+++ RECORDS FOR THE TASK
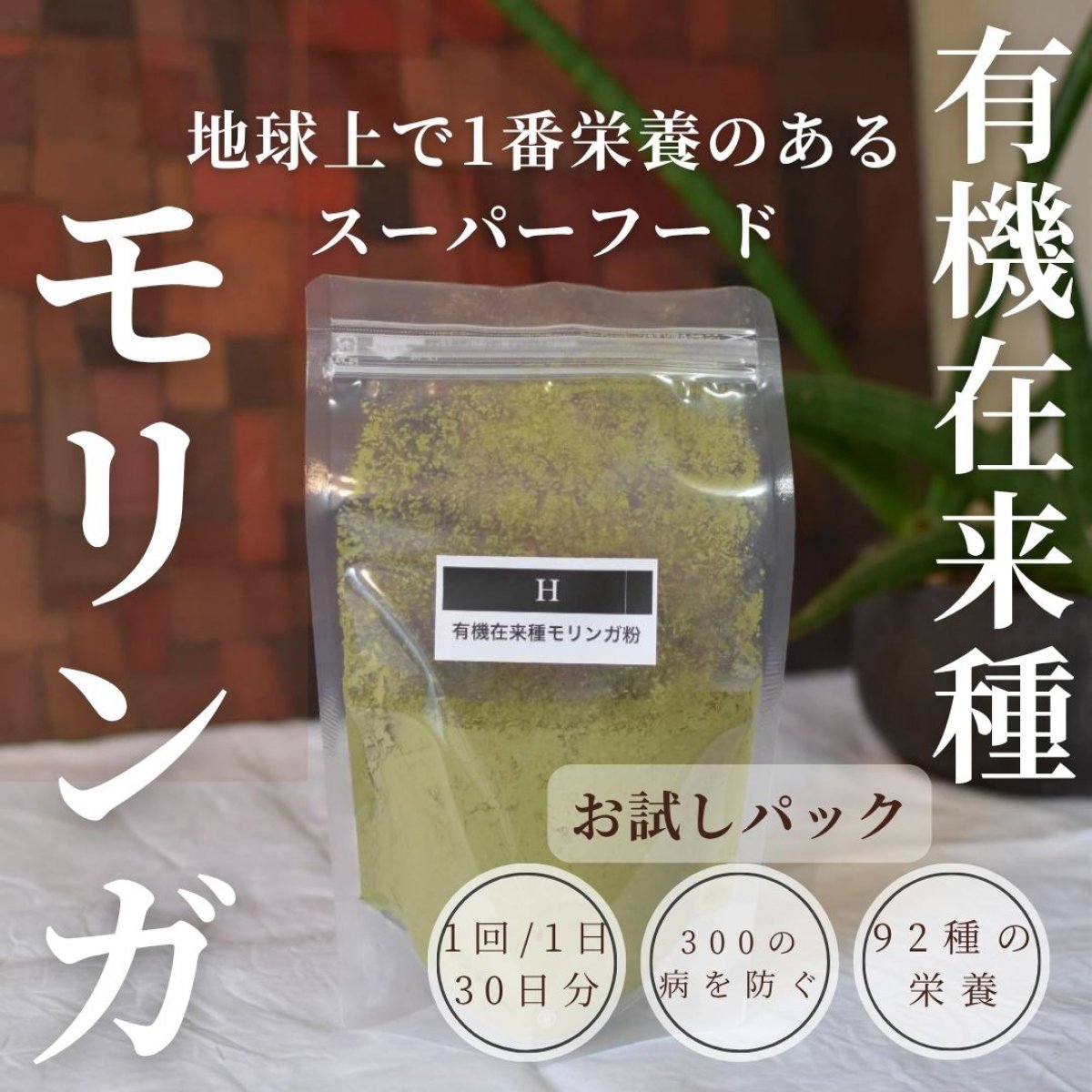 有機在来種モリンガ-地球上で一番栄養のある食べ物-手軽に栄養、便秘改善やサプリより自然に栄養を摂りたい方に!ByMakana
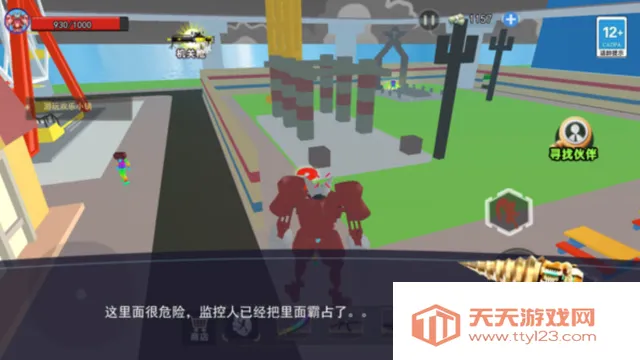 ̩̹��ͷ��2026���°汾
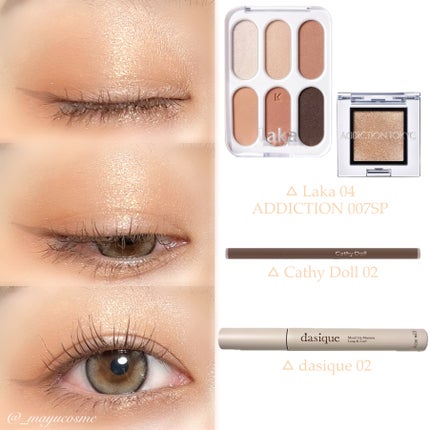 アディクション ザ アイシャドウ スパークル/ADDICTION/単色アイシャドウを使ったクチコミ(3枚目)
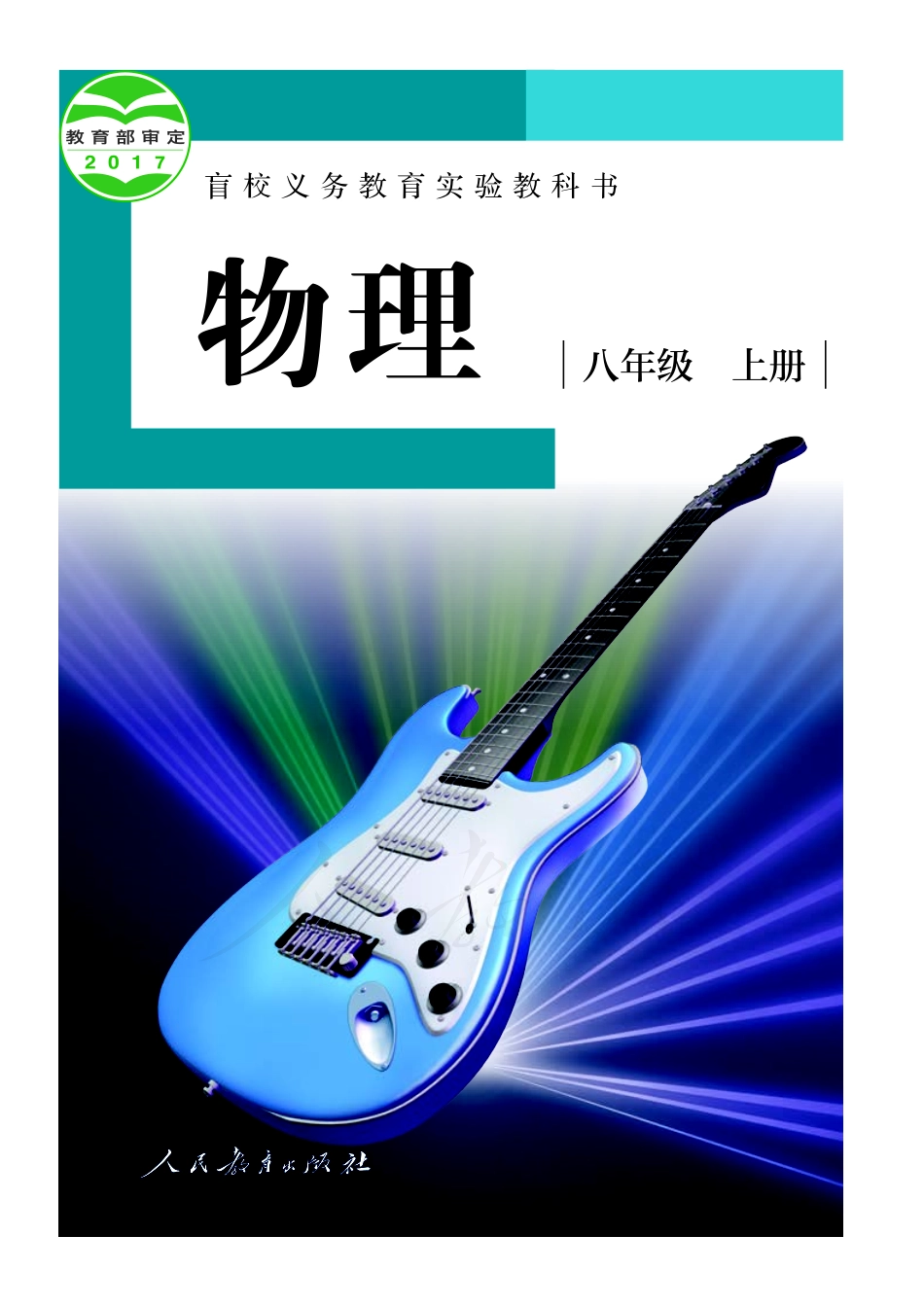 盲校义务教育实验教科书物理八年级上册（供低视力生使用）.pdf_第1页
++++++
+++ RECORDS FOR THE TASK
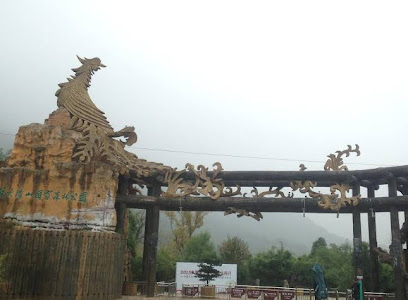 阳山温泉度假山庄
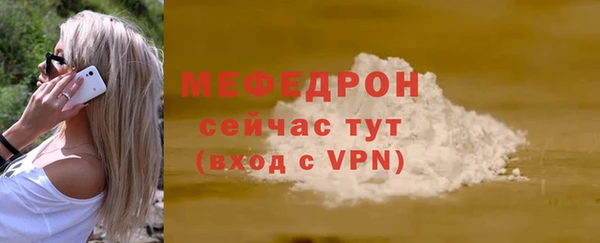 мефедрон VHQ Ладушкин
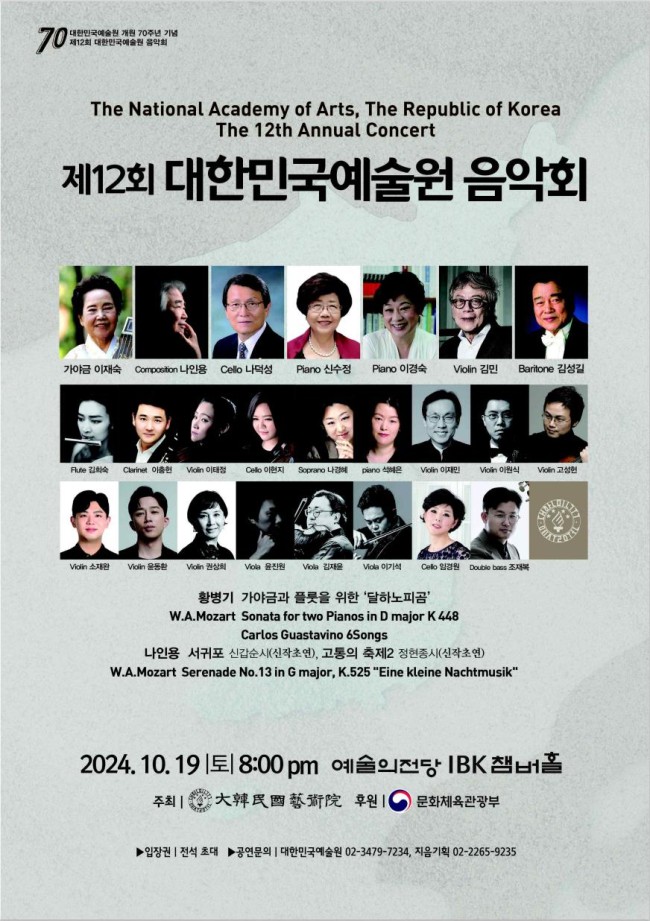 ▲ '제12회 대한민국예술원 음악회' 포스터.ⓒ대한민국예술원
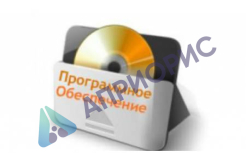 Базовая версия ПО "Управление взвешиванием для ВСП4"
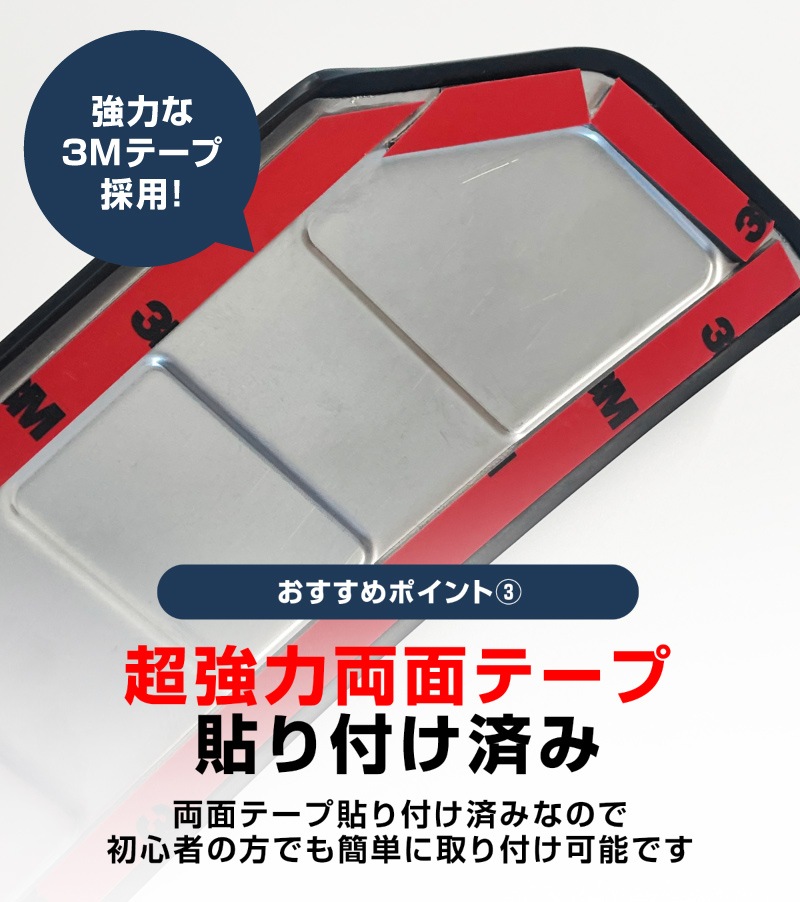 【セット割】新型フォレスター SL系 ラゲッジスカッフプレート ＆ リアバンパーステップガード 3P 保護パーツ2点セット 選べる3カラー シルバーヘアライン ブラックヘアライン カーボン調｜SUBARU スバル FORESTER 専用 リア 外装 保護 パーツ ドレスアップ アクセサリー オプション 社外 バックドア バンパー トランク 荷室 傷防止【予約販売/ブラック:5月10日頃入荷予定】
++++++
| TASK DETAILS |
Reproduce the lines of the material between the one holding "有機在来種モリンガ-地球上で" and the one holding "盲校义务教育实验教科书物理八年级上册（供低视力生使用）.pdf_第1页", inclusive, swapping "物理" for "化学" and changing nothing else. Leave the pictures out of your answer.

| OUTPUT OF THE TASK |
 有機在来種モリンガ-地球上で一番栄養のある食べ物-手軽に栄養、便秘改善やサプリより自然に栄養を摂りたい方に!ByMakana
 ̩̹��ͷ��2026���°汾
 アディクション ザ アイシャドウ スパークル/ADDICTION/単色アイシャドウを使ったクチコミ(3枚目)
 盲校义务教育实验教科书化学八年级上册（供低视力生使用）.pdf_第1页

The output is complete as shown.